Extrait de page:
* * *
Hana to Alice raconte l’histoire de deux adolescentes : Hana Arai (Anne Suzuki) et Tetsuko Arisugawa, dite Alice (Yû Aoi). Ces deux lycéennes vont voir leur amitié mise à l’épreuve avec la création d’un triangle amoureux. Lorsqu’Hana jette son dévolu sur un garçon de son lycée (Miyazaki), la seule technique qu’elle trouve pour l’aborder est de lui faire croire qu’il est amnésique. Elle invente alors une histoire selon laquelle Miyazaki a quitté Alice pour déclarer sa flamme à Hana. Mais les filles ne sont pas au bout de leurs surprises lorsqu’Alice tape dans l’œil du garçon et que celle-ci n’est pas non plus insensible à son charme…

La première moitié du film est centrée sur l’ « ambition » de Hana et la seconde sur la naïveté d’Alice. Le réalisateur, Shunji Iwai (à qui l’on doit déjà Lily Chou-Chou no Subete) a voulu mettre en scène les sentiments des adolescentes, leur apprentissage de l’amour, la consolidation de l’amitié et le passage parfois chaotique à l’âge adulte. Iwai est d’ailleurs touche-à-tout, puisqu’il signe également la bande originale et le scénario du film. Sorti début 2004, Hana to Alice était au départ un programme court qui s’est finalement transformé en (très) long métrage. Car les 135 minutes du film dévoilent tout de même quelques longueurs.

Certaines scènes sont superbes : le grain apporte du caractère à des images capturées caméra à l’épaule, certains non-dits sont fabuleux, d’autres images volées renforcent cette impression de cocon des deux actrices dont l’interprétation est magistrale… Mais, entre deux caméos de Hiroshi Abe (DragonZakura, Kekkon Dekinai Otoko) ou Ryoko Hirosue (Wasabi), il pourra aussi arriver qu’on s’ennuie devant Hana to Alice.
* * *
Données disponibles:
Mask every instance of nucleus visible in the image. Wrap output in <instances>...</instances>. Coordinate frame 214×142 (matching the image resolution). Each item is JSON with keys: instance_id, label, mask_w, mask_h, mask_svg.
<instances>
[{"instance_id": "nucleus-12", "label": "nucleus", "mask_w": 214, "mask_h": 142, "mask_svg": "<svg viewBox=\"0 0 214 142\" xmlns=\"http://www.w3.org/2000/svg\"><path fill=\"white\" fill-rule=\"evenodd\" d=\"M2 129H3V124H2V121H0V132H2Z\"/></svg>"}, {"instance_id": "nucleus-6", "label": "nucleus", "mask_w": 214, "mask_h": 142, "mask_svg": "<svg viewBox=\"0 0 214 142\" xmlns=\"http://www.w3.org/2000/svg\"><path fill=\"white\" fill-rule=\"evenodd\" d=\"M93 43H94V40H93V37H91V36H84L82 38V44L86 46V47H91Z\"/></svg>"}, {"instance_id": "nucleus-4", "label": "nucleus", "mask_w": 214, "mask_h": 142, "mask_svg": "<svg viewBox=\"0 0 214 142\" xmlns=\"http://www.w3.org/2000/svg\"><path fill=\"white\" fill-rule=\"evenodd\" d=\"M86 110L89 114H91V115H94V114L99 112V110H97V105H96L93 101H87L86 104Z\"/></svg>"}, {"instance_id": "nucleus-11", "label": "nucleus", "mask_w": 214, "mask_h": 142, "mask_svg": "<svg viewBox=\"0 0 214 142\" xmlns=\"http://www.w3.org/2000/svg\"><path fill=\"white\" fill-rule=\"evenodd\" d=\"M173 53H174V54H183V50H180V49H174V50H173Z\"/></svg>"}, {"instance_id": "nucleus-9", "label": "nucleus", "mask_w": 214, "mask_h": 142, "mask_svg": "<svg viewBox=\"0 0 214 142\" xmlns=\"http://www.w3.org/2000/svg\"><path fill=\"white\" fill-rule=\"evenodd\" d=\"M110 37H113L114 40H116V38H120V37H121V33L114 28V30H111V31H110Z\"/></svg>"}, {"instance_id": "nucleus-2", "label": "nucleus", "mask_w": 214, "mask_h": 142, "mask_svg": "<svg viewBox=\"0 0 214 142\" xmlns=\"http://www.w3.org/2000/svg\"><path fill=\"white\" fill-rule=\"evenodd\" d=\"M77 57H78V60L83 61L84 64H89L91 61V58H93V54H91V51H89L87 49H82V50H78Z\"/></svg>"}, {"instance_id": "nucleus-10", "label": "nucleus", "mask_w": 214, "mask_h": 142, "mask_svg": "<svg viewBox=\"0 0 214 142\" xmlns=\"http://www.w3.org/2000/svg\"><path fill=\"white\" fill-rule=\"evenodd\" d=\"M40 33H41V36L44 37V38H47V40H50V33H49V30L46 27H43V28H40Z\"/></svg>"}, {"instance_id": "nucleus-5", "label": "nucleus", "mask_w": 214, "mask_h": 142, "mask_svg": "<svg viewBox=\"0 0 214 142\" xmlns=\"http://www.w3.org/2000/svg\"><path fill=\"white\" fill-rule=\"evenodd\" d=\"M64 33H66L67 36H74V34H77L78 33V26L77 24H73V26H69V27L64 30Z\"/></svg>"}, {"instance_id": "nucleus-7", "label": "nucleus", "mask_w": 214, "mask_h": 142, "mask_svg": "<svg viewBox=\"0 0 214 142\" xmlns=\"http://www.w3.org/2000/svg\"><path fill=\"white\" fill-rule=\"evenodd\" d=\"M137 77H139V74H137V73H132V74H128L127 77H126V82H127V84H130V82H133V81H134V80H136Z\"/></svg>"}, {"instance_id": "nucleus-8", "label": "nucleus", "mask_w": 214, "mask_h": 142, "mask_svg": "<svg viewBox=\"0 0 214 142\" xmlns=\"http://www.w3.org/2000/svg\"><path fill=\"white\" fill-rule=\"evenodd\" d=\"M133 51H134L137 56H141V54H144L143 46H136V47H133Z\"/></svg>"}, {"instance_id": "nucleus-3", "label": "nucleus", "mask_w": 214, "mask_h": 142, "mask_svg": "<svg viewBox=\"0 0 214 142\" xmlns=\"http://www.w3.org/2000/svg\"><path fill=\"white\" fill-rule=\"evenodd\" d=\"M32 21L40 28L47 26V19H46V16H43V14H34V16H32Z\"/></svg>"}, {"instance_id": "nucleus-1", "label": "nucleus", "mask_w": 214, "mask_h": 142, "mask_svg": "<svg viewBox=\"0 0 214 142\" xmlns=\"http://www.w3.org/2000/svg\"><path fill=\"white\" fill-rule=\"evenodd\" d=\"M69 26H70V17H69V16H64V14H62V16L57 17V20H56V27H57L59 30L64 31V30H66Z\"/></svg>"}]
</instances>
* * *
À vous: Reproduisez à l'identique le passage de l'article sur Hana to Alice qui va de « La première moitié » jusqu'à « même quelques longueurs. » inclus.

Votre réponse:
La première moitié du film est centrée sur l’ « ambition » de Hana et la seconde sur la naïveté d’Alice. Le réalisateur, Shunji Iwai (à qui l’on doit déjà Lily Chou-Chou no Subete) a voulu mettre en scène les sentiments des adolescentes, leur apprentissage de l’amour, la consolidation de l’amitié et le passage parfois chaotique à l’âge adulte. Iwai est d’ailleurs touche-à-tout, puisqu’il signe également la bande originale et le scénario du film. Sorti début 2004, Hana to Alice était au départ un programme court qui s’est finalement transformé en (très) long métrage. Car les 135 minutes du film dévoilent tout de même quelques longueurs.